::: Text segment
Ram and the volunteers visited schools during the day. They also went sightseeing to experience the culture — Ram already spoke the native tongue, Tamil — and related to the kids.

Then from 4 to 6 p.m., the kids traveled to the camp to learn basketball. Some of the children didn’t know anything about the sport. Some didn’t even have shoes.

But after two weeks of ball handling, shooting, yoga and classroom stations, the kids came to love the sport and its lessons. The volunteers also promoted daily themes like leadership, communication and teamwork. 

Ram demonstrated those concepts when one of the volunteers leading the yoga station had to leave for an emergency, and he stepped in to lead the poses for the day.

“Away he went,” Jayachandran said. “There was no question. I just looked at him and said, ‘Hey, I need you to do this,’ and he jumped.”

Varun Ram

One of the children from Ram’s first trip paid extra attention. A boy named Phillip traveled eight hours by train to attend with nine of his classmates from an institution for orphans and marginalized boys.

Phillip had played basketball before, but to do so at Crossover, his classmates lived in a hostel for two weeks.

Phillip learned moves and played one-on-one with Ram. Later that year, Phillip and his U-18 team won a national tournament between all of the Indian states.

He credited Ram, one of a few current Division I players of Indian heritage, as his inspiration on the court.

“When you hear stories about the impacts you made on them and how they’re doing better because of that camp,” Ram said, “it gives you goose bumps.”


Assistant coach Cliff Warren swears Ram majors in “invertebrate zoology.” The 2015 graduate actually earned a degree in physiology and neurobiology.

“I don’t know how he does it,” Warren said. “Much smarter than the average bear.”
::::::
What you will do ->
1. In the passage about Ram's basketball camp, how long was Phillip's train trip to attend?
2. Carry the passage about Ram's basketball camp forward from its last sentence.
The data that comes next is separate material, unconnected to the passage about Ram's basketball camp.
::: Dataset content
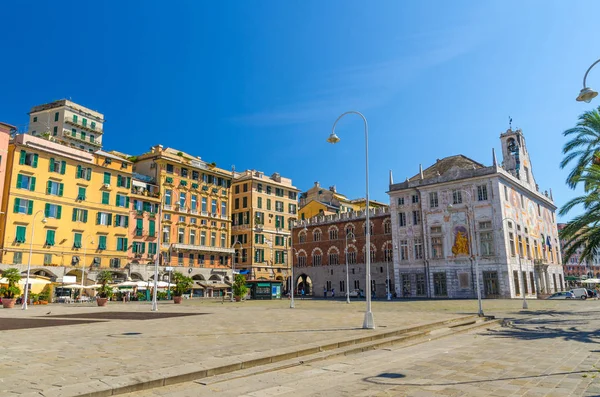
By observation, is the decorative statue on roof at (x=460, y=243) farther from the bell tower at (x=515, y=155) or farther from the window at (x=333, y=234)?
the window at (x=333, y=234)

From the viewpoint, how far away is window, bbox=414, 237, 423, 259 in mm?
52294

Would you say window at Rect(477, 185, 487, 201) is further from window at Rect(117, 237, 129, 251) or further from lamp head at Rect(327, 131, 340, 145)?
window at Rect(117, 237, 129, 251)

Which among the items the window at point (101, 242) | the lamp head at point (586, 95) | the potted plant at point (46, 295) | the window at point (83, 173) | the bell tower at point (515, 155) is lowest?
the potted plant at point (46, 295)

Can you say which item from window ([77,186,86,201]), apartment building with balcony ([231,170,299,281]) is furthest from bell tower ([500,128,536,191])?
window ([77,186,86,201])

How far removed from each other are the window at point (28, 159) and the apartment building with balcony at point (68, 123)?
22.1 meters


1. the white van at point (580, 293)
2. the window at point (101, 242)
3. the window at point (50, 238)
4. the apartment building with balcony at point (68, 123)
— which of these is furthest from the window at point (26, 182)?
the white van at point (580, 293)

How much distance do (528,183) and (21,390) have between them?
60832 mm

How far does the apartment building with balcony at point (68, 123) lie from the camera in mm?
67312

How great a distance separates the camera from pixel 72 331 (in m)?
15.1

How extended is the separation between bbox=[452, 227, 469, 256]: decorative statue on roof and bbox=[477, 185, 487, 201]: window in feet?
13.5

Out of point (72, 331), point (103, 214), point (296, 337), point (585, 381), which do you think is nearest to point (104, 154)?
point (103, 214)

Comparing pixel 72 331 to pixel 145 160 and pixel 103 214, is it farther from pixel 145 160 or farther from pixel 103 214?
pixel 145 160

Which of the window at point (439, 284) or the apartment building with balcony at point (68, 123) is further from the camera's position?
the apartment building with balcony at point (68, 123)

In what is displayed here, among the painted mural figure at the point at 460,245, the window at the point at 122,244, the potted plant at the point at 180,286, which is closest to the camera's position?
::::::
Written answers ->
1. Eight hours.

2.
Ram, though, came back for a fifth year to pursue a graduate degree in supply chain management. That way, he’d be more marketable for consulting jobs and medical school, and he’d exhaust his “gold” in eligibility.

Because he’s undersized, Ram’s relied on his speed, hustle and understanding of the game to keep his spot on a loaded Terps roster. 

“That’s what’s gotten me to this level,” Ram said. “It hasn’t been bodying people on the post or overpowering anyone.”

So ever since Melo Trimble arrived in College Park as a highly touted then-rookie last season, Ram’s job has been to make Trimble’s job difficult.

In almost every workout — half-speed scrimmages included — Ram shadows Trimble in a full-court press, jabbing at the ball and taking charges.

“He’s a pest,” coach Mark Turgeon said, “but he’s a good pest.”

“He’s a nonstop ball of energy” when practice isn’t in session too, Warren said, bounding from stretching to weight lifting to recovery and film study.

Guard Dion Wiley said Ram will “just get under you skin and irritate you” with his tactics, but he’s also the player teammates come to for help.

Early in forward Damonte Dodd’s freshman year, he had trouble adjusting to the speed of college basketball. So he’d sit on the bench next to Ram and ask for help because the coaches were busy.

Transfer guard Jaylen Brantley picked Ram’s brain while learning a new offense this offseason. He, along with freshman center Diamond Stone, also leaned on Ram to adjust to school.

And when his team has a rough practice, Ram will play some of his rap or jazz music, “just to get our mind off of it,” Trimble said.

“But it’s good jazz.”


As Valparaiso’s shot was tipped to the Terps and the buzzer signaled their successful stand in the program’s first tournament game in five years, Ram was soon airborne in the embrace of former forward Jon Graham.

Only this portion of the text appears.